Propagators of this practice need not alarm themselves over this as there are very few who are like Bloom, putting this view forward. The relevance to this to the University of Oxford and other universities in England is if the general idea is to protest at Oxford’s elitism to such a degree that we are left with the option of accepting students from poorer backgrounds, from ethnic minority groups, introducing quotas, with that comes the possibility of standards slipping. If it was accepted by the university to accept 25 percent of young people from more diverse backgrounds, but failed to meet the standards of the institution, standards evidently, would slip, and just as Bloom argued, what we are left with is setting a preference of diverse representation over high standards, excellence and ability. 

What we are left with is not one dilemma, but two. If the status quo continues, universities such as Oxford, Cambridge and the LSE will be responsible, as they have been already, for destroying the futures of young men and women who could have, if it were not for this discriminatory practice, gone on to become as successful as many prominent Oxbridge graduates.
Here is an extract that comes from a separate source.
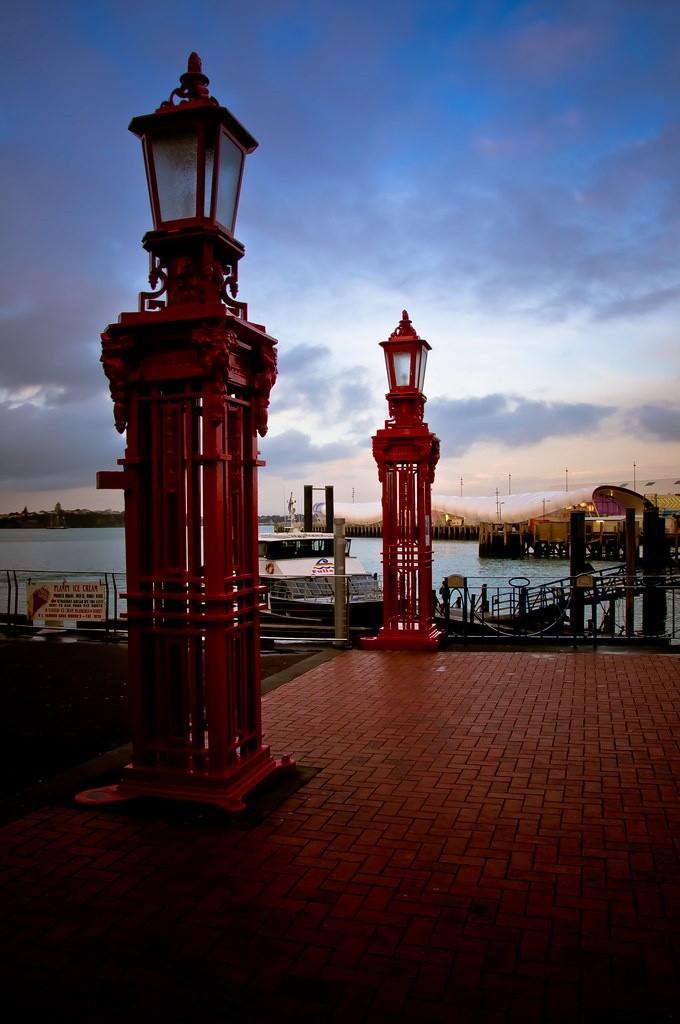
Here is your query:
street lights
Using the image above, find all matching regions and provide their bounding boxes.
[75,49,295,816]
[368,310,444,651]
There needs to be, any rational, sensible and mature person will argue, a balance between the two dilemmas. 

The first of these must be to stop this discriminatory practice and permit students of excellence or the potential of excellence to attend these elite institutions. The second point and equally important is the second dilemma: that the institutions must not take persons from disadvantaged backgrounds merely because they are poor or to appease the school of resentment but to be productive sensible and to be bold and take the principle of the former Yale academic himself and start to prioritise talent, skills, ability, over the new culture that is not emerging but has emerged. Getting the balance right between the two is not merely just important, as people’s futures and even livelihoods depend on it.